Invokana displays benefits for kidney function decline in type 2 diabetes, study claims

Jack Woodfield
Wed, 24 Aug 2016
Invokana displays benefits for kidney function decline in type 2 diabetes, study claims
Invokana (canagliflozin) has been found in a new trial to be more effective than Amaryl (glimepiride) at slowing the progression of renal disease in type 2 diabetes patients.

Both of these drugs are intended to lower blood sugar levels. Invokana is an SGLT2 inhibitor, which helps by removing excess sugar through urine, while Amaryl, a sulphonylurea, stimulates the release of insulin from the pancreas into the blood.

In this four-year study, researchers at the University of Groningen, the Netherlands measured the effects of canagliflozin on kidney function decline in 1,450 patients with type 2 diabetes who were taking metformin.

Patients were randomised to receive either 100mg or 300mg of canagliflozin or glimepiride once daily between August 2009 and January 2013.

A subgroup of participants was also evaluated who had urinary albumin-to-creatinine ratios of 30mg/g or more at the beginning of the study.

Researchers evaluated changes in albuminuria and estimated glomerular filtration rate (eGFR), which are both measures of kidney function.

Overall, 46 participants in the glimepiride group reached the endpoint of the 30 per cent eGFR decline. This compared to 32 patients in the canagliflozin group.

The canagliflozin groups also had better HbA1c and blood pressure levels compared to the glimepiride group.

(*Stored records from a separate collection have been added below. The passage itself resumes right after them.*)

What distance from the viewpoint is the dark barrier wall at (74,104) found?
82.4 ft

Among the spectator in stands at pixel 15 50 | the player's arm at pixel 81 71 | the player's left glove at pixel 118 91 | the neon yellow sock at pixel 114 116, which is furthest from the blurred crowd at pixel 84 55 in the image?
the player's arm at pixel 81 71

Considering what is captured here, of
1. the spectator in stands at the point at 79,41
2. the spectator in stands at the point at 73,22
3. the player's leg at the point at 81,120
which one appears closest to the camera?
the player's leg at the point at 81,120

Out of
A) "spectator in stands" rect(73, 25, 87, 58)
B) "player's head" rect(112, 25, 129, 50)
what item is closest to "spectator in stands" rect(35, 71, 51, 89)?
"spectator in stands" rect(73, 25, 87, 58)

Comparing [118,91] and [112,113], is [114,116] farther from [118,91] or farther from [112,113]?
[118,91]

Lead author Hiddo J.L. Heerspink, Ph.D, explained: "Since glycemic control was only modestly different between canagliflozin and glimepiride, our results suggest that potential kidney protective effects of canagliflozin may be unrelated to glycemic control.

"Our results are especially important since many patients with diabetes are at risk of progressive kidney function loss, and canagliflozin may offer a new and improved therapeutic opportunity for these patients."

One of the limitations of this study was that it was not designed to compared the renoprotective effects of canagliflozin against glimepridie.

The authors added that "the lack of a placebo arm in this study means that no definitive conclusions can be drawn regarding whether canagliflozin is renoprotective or whether glimepiride worsens the progression of kidney disease".

The findings appear in the Journal of the American Society of Nephrology.